_OBJECTIVE_.
Locate each line in the data below that contains the word "crop" and copy those lines out in full.

◇ ◇ ◇

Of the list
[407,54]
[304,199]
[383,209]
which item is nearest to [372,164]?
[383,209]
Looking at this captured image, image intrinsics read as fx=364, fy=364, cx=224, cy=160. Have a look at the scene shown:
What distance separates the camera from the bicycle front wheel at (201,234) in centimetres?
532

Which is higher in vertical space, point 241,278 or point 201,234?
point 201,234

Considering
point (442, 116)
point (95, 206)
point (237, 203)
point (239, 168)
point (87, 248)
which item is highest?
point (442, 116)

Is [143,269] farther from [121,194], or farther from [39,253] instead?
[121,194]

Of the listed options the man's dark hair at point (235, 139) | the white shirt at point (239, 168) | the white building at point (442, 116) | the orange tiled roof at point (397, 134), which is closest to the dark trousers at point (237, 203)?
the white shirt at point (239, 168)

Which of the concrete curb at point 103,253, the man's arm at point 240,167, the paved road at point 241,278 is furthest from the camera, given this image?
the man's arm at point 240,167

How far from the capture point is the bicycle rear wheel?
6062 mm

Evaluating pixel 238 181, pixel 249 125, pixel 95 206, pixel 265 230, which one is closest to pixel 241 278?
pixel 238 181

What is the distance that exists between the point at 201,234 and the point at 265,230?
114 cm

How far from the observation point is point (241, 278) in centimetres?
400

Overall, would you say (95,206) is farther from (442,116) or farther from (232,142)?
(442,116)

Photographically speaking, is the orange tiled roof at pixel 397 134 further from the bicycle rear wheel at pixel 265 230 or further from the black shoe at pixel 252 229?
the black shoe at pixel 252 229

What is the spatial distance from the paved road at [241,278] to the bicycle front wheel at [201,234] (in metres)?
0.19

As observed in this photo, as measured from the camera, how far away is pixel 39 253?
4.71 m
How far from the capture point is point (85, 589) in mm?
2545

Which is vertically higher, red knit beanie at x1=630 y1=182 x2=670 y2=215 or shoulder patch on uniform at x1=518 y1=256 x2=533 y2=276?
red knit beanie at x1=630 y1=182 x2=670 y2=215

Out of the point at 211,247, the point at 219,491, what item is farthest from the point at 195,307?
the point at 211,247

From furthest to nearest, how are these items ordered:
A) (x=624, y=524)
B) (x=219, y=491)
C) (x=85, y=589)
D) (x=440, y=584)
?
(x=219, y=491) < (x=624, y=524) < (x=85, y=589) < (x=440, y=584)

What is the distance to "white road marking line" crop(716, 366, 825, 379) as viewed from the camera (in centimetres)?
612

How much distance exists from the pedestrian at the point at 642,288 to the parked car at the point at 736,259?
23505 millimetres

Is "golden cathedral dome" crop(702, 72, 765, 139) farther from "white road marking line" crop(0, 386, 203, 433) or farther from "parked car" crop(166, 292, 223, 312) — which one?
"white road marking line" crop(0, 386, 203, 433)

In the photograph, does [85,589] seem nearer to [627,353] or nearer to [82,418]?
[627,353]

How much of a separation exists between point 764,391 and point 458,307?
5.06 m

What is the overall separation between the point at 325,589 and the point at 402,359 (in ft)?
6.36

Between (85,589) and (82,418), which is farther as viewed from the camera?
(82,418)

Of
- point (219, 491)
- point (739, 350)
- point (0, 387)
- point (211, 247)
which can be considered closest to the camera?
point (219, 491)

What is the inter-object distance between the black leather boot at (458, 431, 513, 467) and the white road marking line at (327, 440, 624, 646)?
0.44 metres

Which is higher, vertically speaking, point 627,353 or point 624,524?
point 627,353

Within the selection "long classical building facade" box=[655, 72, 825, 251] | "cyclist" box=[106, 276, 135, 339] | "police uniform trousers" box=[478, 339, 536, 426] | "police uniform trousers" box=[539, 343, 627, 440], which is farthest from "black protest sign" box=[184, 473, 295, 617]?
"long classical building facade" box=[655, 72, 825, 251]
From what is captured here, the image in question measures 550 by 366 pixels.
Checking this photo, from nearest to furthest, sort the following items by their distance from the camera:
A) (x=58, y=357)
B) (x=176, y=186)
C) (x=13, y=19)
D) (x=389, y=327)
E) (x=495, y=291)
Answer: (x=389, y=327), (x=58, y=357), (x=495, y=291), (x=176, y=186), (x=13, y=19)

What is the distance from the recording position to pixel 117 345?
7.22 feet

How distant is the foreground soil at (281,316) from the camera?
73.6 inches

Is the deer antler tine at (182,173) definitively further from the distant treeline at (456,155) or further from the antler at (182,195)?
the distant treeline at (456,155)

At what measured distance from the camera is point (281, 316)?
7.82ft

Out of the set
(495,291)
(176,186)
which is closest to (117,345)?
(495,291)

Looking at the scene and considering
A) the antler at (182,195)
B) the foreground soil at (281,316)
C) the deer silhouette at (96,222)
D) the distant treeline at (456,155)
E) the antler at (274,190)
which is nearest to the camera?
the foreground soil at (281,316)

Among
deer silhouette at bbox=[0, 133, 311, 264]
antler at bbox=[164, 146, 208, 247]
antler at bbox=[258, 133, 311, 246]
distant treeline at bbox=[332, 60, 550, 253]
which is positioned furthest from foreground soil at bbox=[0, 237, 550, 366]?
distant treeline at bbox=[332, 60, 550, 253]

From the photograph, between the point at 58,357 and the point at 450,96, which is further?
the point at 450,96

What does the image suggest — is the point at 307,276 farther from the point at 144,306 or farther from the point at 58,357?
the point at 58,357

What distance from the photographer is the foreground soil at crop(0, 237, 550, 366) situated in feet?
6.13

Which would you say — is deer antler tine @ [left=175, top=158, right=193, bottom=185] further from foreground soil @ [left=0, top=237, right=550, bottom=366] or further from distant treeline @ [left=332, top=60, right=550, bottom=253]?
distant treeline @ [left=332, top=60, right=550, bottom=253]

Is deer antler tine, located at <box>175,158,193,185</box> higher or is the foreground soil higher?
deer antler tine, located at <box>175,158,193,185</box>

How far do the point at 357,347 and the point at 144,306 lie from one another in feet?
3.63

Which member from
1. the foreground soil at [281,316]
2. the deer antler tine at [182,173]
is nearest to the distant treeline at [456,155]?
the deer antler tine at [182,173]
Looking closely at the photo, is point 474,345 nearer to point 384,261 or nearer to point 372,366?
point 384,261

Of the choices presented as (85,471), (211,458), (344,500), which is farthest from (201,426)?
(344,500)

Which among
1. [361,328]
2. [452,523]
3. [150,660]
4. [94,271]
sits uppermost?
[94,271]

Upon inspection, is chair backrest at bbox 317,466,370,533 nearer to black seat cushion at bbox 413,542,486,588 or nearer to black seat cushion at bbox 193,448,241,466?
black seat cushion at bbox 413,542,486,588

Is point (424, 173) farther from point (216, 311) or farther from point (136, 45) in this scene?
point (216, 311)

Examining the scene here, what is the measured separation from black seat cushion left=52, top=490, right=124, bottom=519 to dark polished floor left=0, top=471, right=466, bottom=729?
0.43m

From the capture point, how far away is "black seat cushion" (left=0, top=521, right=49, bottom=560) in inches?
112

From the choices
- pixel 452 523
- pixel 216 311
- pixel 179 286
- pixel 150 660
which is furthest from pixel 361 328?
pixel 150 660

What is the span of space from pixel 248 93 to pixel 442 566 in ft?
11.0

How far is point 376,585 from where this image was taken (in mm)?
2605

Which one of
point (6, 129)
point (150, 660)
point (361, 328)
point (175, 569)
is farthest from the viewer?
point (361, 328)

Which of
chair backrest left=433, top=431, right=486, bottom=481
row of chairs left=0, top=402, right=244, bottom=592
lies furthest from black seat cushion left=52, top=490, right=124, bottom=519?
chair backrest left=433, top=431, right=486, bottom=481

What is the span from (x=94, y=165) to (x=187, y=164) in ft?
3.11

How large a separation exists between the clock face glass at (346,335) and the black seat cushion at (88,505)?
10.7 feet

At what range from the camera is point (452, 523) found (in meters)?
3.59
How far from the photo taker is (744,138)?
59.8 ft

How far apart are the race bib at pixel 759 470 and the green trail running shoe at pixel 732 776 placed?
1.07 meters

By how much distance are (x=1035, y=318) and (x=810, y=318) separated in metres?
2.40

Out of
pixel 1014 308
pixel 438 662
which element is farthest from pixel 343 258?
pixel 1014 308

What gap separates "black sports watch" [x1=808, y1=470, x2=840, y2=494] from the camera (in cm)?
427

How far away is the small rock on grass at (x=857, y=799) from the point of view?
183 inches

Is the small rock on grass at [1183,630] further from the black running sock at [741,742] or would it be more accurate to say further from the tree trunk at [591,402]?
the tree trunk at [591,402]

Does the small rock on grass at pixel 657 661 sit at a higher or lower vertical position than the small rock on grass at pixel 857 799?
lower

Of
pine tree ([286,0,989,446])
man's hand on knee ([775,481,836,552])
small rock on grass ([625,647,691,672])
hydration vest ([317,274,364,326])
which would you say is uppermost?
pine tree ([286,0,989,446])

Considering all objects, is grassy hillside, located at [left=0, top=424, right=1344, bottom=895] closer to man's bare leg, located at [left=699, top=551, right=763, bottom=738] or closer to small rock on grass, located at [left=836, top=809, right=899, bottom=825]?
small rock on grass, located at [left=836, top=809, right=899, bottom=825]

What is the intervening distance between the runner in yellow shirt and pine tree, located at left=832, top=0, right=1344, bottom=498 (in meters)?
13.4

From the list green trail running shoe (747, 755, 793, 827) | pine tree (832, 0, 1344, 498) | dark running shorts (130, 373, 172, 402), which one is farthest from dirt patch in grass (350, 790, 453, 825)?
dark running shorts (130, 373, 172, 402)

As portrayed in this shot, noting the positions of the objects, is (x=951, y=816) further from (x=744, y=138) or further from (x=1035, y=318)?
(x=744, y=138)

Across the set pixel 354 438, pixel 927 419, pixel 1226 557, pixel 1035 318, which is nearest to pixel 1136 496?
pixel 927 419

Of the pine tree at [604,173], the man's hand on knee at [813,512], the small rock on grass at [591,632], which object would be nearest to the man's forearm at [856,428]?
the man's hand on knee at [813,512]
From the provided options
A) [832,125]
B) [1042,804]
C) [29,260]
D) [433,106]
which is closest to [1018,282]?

◇ ◇ ◇

_WRITTEN ANSWER_.
What is the distance to "white road marking line" crop(716, 366, 825, 379) as viewed from the camera (in centimetres)?
Is "golden cathedral dome" crop(702, 72, 765, 139) farther from "white road marking line" crop(0, 386, 203, 433) or farther from "parked car" crop(166, 292, 223, 312) — which one?
"white road marking line" crop(0, 386, 203, 433)
What distance from the photographer is the foreground soil at crop(0, 237, 550, 366) situated in feet?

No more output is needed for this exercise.